**TASK PROMPT**
Lines before the one containing "What is the measured" are left out; copy that line and every later line through the end of the data exactly.

**RECORDS FOR PROCESSING**
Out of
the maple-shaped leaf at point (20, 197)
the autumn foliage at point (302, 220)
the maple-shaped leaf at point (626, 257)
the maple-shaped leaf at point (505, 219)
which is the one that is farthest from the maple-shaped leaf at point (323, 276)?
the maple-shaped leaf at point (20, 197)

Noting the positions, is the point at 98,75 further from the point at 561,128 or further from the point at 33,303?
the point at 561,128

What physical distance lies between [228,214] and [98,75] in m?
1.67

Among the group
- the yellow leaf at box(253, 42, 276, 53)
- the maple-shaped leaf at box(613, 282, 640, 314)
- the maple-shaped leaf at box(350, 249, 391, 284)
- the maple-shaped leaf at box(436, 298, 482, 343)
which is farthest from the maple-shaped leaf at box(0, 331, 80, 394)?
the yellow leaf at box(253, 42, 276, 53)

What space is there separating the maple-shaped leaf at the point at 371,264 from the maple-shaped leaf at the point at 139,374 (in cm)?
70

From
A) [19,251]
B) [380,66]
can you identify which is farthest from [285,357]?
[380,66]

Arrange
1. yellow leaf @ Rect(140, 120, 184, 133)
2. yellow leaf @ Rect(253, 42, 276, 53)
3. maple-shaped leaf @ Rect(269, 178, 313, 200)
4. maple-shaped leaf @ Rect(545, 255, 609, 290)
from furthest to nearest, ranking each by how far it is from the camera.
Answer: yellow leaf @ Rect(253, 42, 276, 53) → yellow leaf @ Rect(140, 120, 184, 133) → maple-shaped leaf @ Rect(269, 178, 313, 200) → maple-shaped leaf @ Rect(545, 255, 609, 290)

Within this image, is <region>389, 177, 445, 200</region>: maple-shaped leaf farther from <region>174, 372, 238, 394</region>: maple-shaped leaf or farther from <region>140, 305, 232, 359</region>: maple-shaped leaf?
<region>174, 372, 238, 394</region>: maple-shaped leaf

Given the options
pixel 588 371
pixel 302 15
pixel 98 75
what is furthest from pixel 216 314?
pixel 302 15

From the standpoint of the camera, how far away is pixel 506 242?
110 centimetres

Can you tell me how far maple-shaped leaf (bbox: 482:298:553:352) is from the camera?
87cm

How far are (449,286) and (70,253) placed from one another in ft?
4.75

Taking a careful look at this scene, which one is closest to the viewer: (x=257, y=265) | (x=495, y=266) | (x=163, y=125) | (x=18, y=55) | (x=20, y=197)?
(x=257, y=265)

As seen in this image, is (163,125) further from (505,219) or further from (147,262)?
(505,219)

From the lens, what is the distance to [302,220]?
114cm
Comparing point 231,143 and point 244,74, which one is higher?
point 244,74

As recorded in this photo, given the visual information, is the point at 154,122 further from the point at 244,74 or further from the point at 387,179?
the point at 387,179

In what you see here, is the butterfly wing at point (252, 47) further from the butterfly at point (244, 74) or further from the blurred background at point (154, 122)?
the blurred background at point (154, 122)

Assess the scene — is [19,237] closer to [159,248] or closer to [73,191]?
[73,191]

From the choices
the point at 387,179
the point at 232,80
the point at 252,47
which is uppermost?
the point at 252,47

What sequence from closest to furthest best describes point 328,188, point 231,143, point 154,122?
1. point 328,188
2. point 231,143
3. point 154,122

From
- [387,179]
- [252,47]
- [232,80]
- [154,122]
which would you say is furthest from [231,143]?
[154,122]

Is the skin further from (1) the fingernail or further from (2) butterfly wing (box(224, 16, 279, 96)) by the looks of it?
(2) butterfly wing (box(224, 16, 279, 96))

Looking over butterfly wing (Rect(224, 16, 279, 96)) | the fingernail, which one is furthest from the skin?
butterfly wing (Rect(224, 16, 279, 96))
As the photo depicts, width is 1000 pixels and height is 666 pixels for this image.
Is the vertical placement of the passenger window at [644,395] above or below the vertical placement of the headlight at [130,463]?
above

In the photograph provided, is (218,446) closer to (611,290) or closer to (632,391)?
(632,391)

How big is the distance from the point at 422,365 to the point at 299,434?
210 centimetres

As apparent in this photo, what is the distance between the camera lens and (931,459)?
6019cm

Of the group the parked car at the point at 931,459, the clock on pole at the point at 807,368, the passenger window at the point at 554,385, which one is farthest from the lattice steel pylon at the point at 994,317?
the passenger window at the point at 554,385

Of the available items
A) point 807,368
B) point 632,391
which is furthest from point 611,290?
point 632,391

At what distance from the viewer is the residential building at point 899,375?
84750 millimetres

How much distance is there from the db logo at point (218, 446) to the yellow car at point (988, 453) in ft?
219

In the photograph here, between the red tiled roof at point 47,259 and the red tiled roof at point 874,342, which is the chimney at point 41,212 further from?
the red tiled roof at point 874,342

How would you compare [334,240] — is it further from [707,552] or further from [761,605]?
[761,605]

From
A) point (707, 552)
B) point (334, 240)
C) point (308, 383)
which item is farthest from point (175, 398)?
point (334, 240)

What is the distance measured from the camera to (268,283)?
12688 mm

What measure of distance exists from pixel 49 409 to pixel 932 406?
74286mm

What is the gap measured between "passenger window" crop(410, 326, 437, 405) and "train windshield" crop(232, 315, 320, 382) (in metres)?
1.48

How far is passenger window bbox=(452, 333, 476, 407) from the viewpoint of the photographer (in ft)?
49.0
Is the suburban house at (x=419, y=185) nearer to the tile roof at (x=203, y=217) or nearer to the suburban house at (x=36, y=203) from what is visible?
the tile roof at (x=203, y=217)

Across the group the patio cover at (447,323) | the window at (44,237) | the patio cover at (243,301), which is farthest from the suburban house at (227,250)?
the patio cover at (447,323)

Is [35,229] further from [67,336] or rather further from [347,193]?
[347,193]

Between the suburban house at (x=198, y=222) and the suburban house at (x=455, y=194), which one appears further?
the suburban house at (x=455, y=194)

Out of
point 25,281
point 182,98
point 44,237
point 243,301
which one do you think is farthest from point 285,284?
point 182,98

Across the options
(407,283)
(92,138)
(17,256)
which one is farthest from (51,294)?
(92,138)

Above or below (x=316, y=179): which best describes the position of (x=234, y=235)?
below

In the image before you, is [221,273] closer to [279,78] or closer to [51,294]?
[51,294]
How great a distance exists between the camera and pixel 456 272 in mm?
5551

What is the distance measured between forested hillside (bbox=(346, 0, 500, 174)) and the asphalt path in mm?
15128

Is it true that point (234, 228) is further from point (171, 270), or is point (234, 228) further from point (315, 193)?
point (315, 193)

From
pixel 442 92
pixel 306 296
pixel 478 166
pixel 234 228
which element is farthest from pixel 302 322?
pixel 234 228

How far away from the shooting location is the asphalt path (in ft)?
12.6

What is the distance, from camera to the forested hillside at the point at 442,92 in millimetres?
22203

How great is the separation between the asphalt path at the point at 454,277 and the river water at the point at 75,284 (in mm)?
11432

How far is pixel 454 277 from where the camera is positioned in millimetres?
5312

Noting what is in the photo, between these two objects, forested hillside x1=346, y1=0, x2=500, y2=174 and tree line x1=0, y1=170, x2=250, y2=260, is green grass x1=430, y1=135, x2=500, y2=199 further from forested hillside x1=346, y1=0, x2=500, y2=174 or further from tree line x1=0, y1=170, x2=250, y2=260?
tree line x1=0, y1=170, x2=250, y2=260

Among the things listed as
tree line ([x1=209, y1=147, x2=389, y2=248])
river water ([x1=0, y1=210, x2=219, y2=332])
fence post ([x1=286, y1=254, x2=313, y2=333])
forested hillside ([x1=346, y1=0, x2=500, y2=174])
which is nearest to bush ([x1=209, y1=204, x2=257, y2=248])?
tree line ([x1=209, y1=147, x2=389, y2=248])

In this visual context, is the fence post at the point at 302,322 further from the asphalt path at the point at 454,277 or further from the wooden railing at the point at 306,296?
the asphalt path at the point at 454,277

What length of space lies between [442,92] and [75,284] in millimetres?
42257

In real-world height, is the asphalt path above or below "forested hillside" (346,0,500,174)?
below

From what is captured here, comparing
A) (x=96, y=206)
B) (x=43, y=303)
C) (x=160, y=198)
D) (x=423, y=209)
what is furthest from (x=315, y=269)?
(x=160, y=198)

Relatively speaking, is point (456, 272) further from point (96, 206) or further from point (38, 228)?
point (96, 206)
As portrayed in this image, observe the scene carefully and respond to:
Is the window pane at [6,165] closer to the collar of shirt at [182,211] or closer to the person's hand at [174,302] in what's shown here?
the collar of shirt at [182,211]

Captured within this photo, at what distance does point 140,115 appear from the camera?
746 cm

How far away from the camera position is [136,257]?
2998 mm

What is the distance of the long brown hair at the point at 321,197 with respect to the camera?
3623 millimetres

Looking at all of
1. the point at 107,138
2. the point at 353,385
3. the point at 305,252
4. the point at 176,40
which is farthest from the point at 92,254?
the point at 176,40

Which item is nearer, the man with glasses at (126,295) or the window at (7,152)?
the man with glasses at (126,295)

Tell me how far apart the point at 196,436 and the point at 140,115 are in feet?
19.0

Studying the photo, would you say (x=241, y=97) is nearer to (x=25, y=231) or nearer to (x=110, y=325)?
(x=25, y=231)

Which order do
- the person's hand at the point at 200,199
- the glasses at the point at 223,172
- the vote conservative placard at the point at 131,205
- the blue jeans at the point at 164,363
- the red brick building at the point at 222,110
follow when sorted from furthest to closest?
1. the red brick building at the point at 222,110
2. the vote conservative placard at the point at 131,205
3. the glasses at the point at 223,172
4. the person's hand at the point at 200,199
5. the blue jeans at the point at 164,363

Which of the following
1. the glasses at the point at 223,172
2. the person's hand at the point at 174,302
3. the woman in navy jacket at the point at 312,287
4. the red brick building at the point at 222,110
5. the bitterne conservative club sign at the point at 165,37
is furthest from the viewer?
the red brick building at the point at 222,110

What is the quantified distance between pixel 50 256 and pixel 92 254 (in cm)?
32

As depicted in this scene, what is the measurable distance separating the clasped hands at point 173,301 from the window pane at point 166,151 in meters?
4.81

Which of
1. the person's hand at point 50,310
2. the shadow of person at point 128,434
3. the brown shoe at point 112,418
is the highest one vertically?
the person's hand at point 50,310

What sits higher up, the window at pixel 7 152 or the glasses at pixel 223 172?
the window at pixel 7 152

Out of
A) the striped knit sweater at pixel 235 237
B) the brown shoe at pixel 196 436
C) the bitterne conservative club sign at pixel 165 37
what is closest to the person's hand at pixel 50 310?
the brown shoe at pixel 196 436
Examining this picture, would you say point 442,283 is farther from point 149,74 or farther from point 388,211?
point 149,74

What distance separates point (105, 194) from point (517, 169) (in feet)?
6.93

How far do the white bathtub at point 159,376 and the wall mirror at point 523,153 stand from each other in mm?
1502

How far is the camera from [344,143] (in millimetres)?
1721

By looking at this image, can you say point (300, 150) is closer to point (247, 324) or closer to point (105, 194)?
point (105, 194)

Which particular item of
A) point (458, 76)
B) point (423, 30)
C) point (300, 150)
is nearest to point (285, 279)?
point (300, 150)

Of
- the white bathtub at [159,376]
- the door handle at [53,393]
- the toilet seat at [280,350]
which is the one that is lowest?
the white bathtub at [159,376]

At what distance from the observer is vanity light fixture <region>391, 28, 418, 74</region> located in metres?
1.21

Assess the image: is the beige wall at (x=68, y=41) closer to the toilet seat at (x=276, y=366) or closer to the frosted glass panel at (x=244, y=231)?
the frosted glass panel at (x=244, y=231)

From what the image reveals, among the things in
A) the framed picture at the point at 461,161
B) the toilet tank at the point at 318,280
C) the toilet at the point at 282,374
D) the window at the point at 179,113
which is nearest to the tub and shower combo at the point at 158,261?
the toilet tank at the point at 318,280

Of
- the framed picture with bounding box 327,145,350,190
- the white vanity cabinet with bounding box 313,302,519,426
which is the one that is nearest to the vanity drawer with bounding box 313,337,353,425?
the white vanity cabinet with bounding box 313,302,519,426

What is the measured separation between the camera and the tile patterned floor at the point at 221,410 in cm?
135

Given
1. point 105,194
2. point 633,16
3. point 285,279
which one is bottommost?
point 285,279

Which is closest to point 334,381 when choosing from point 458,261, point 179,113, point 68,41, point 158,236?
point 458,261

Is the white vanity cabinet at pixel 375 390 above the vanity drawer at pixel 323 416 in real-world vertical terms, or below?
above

**WRITTEN RESPONSE**
What is the measured separation between the camera and the tile patterned floor at the point at 221,410 in cm?
135

Given
1. point 105,194
2. point 633,16
3. point 285,279
which one is bottommost?
point 285,279

Which is closest to point 334,381 when choosing from point 458,261, point 179,113, point 68,41, point 158,236?
point 458,261

Is the white vanity cabinet at pixel 375 390 above the vanity drawer at pixel 323 416 in real-world vertical terms, or below?
above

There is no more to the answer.